──────── Selected excerpt
The proposed framework is shown in Fig. 2. It is a two-stream network consisting of RGB stream and noise-aware stream and contains three main modules as follows:

Fig. 2
figure 2

Pipeline of the proposed Noise-aware Progressive Multi-scale Deepfake Detection

Progressive Spatial Attention Module (PSAM). This module achieves feature extraction of the RGB stream, and its core is the Dual Feature Selective Module (DFSM). The DFSM can adaptively learn two weights of the spatial features, namely boosting and suppression weights. Multiplying by the original feature, the boosting and suppression features are respectively obtained. The boosting features prepare for the subsequent fusion with noise features, while the suppressed features are input again to the next stage of DFSM after convolution operations, forcing the model to mine potential features in regions other than the currently significant ones. Three different scales of boosting features are obtained from three DFSM.

Noise-aware Module (NAM). As for the noise stream, the adaptive noise features are extracted by the Conv-SRM filter and combined with the phase spectrum features as the input. Then, the outputs of three convolutional layers are combined with boosting features obtained from the corresponding stage of the PSAM to produce dual-stream multi-scale features.

Integrated Prediction Module (IPM). The multi-scale features leaned from NAM are pairwise fused and then fed into the convolution block to obtain global features. Meanwhile they are divided equally into several local patches to produce local consistency information by calculating the similarity among the patches. Finally, the global features and local consistency information are combined to achieve the prediction.

3.2 Progressive spatial attention module

The pipeline of the core module DFSM is shown in Fig. 3. In DFSM, the boosting and suppression weights are computed to serve as the basis for selecting boosting and suppression features, respectively. More formally, denote the input face image of the RGB stream as I and the feature map extracted from the specific layer as X of dimensions \(H\times W\times C\) , where C is the number of channels, whereas H and W are the height and width of the feature map, respectively. The computation process of the boosting/suppression weights is as follows:

Fig. 3
figure 3

Pipeline of the Dual Feature Selective Module

First, X is evenly divided into k parts along the width dimension denoted as \(X_{i}\in \mathbb {R}^{H\times (W/k)\times C},i\in [1,k] \). Second, these parts are input to the \(1\times 1\) convolution block for dimensionality reduction, and the output is activated through the normalization layer and ReLu to obtain the initial weight of each part as \(S_{i}\in \mathbb {R}^{H\times (W/k)\times 1}\). Inspired by the Convolutional Block Attention Module (CBAM) [32], the normalized weight \(S_{softmax}=\left( s_{1},...,s_{L}\right) ,L=W/k\) are obtained by respectively fusing the results of average-pooling and max-pooling on \(S_{i}\).
────────────────
──────── Material
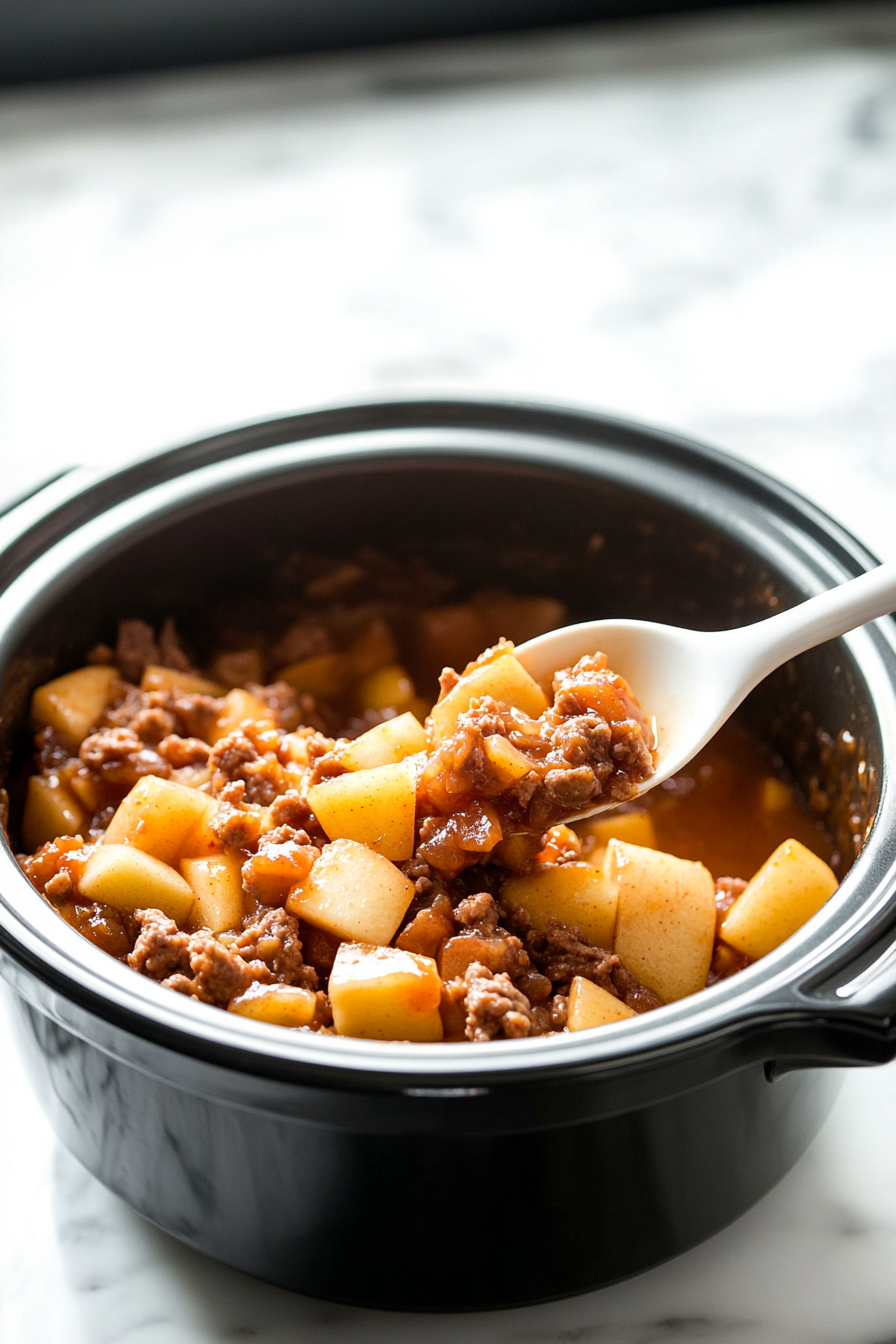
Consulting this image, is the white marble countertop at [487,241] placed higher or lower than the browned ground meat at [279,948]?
────────────────
◆ Short problem A ◆
From the deepfake detection excerpt, pull out everything from "Pipeline of the proposed" down to "from three DFSM.".
◆ Short problem B ◆
In the deepfake detection excerpt, which filter extracts the adaptive noise features in the noise stream?
◆ Short problem C ◆
Using the deepfake detection excerpt, explain why the suppressed features are sent on to the next stage of DFSM.

◆ Exercise response A ◆
Pipeline of the proposed Noise-aware Progressive Multi-scale Deepfake Detection

Progressive Spatial Attention Module (PSAM). This module achieves feature extraction of the RGB stream, and its core is the Dual Feature Selective Module (DFSM). The DFSM can adaptively learn two weights of the spatial features, namely boosting and suppression weights. Multiplying by the original feature, the boosting and suppression features are respectively obtained. The boosting features prepare for the subsequent fusion with noise features, while the suppressed features are input again to the next stage of DFSM after convolution operations, forcing the model to mine potential features in regions other than the currently significant ones. Three different scales of boosting features are obtained from three DFSM.

◆ Exercise response B ◆
The Conv-SRM filter.

◆ Exercise response C ◆
After convolution operations, the suppressed features go into the next DFSM stage. This forces the model to mine potential features in regions other than the ones that are currently significant.